I territori vengono clusterizzati in base ai fattori selezionati per l'analisi. Questi fattori possono riguardare elementi che influenzano la formazione dei prezzi, o fattori che descrivono un certo aspetto dello sviluppo del territorio, come ad esempio la sfera sociale.
Esistono due metodi classici di clustering ampiamente diffusi: il metodo K-means e il metodo delle dendrogrammi. Nel lavoro con i territori, il metodo K-means si è rivelato efficace, caratterizzato dalla «crescita» di un cluster mediante l'aggiunta di nuovi oggetti ai punti di crescita. I vantaggi del metodo K-means risiedono nella somiglianza del suo funzionamento con il processo naturale di formazione dei territori: integrazione di ciò che è simile, piuttosto che divisione di ciò che è dissimile.
Il calcolo con il metodo K-means è stato effettuato per Nizhny Novgorod (vedi figura sotto).

Corrispondenza dei cluster con il livello di sviluppo del territorio nell'esempio di N. Novgorod
Con l'approccio proposto, è possibile ottenere una rappresentazione del territorio su vari argomenti. Gli argomenti di nostro interesse potrebbero essere, ad esempio, il livello di sviluppo delle infrastrutture urbane, il livello di «elitismo» del territorio, il livello di sviluppo culturale, o la componente sociale dello sviluppo del territorio. Questi argomenti sono concetti integrali poco definiti, composti da molteplici fattori interconnessi.
Con un certo algoritmo di selezione dei parametri per l'analisi (incluso il coinvolgimento di esperti), otterremo mappe tematiche che offrono un'idea di un aspetto dello sviluppo del territorio.
Per caratteristiche integrali si intendono le prime componenti principali, in particolare la prima componente principale più informativa, e il clustering del territorio in base ai parametri selezionati.
Le carte tematiche delle prime componenti principali relative ai vari aspetti dello sviluppo sono presentate nelle figure sottostanti.

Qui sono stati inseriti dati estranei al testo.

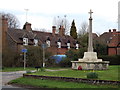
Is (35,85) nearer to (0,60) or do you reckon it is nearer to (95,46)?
(0,60)

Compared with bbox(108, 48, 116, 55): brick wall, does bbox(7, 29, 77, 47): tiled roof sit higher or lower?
higher

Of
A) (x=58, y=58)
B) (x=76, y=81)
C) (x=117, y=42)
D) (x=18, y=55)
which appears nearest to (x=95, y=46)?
(x=117, y=42)

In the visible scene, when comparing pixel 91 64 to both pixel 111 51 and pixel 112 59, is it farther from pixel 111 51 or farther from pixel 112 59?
pixel 111 51

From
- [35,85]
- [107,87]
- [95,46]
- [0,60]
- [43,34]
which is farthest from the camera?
[43,34]

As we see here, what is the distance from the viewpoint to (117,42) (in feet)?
202

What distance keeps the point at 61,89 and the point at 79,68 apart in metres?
12.6

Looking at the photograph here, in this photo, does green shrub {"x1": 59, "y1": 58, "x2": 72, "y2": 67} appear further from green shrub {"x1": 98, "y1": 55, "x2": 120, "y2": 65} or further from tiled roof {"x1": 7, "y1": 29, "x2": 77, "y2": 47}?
tiled roof {"x1": 7, "y1": 29, "x2": 77, "y2": 47}

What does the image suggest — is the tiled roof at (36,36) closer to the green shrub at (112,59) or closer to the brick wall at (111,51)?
the brick wall at (111,51)

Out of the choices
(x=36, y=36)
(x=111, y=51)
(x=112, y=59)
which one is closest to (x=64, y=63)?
(x=112, y=59)

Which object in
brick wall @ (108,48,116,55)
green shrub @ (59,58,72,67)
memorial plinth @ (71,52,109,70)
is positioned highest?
brick wall @ (108,48,116,55)

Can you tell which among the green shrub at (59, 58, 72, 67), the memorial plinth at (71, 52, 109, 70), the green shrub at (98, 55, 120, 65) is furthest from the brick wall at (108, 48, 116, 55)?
the memorial plinth at (71, 52, 109, 70)

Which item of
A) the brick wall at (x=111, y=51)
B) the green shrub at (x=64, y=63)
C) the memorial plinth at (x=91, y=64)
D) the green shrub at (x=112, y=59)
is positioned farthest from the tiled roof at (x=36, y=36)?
the memorial plinth at (x=91, y=64)

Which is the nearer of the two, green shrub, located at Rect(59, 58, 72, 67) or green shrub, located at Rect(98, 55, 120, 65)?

La mappa tematica «Oggetti culturali» a esempio della città di Nizhni Novgorod

La mappa tematica «Settore sociale» a esempio della città di Nizhni Novgorod
Le caratteristiche integrali consentono di comprendere le specificità del territorio, operando su molteplici fattori con minime perdite di informazione.
In conclusione, vale la pena sottolineare ancora una volta che al giorno d'oggi l'analisi dei territori è una fase estremamente importante nella risoluzione delle questioni relative allo sviluppo dell'ambiente urbano, alla scelta dei luoghi per investimenti nella costruzione, alla ricerca della posizione più vantaggiosa per nuovi oggetti e per altre questioni.
Il metodo di analisi del territorio proposto nell'articolo, utilizzando un modello «termico» basato su fattori di diversa natura, non è critico rispetto al set di fattori, cioè non impone limitazioni e requisiti alle informazioni di partenza.
La varietà e l'eccesso delle informazioni di partenza, così come la possibilità di utilizzare dati aperti, offrono prospettive illimitate per l'analisi di qualsiasi territorio del mondo.
Nelle prossime pubblicazioni dedicate alle questioni di analisi dei territori, pianifichiamo di svelare le peculiarità della composizione dei modelli utilizzando le componenti principali e i metodi di attuazione per questioni come:
— la scelta del miglior luogo per posizionare un nuovo oggetto;
— la costruzione di una superficie dei prezzi per una determinata categoria di oggetti utilizzando il valore di mercato;
— la valutazione della redditività di un determinato tipo di attività in relazione alla posizione degli oggetti.
Abbiamo anche in programma di presentare metodi per il passaggio inverso dalle componenti principali ai fattori, il che, a sua volta, consente di ottenere un modello basato sui fattori per questo territorio.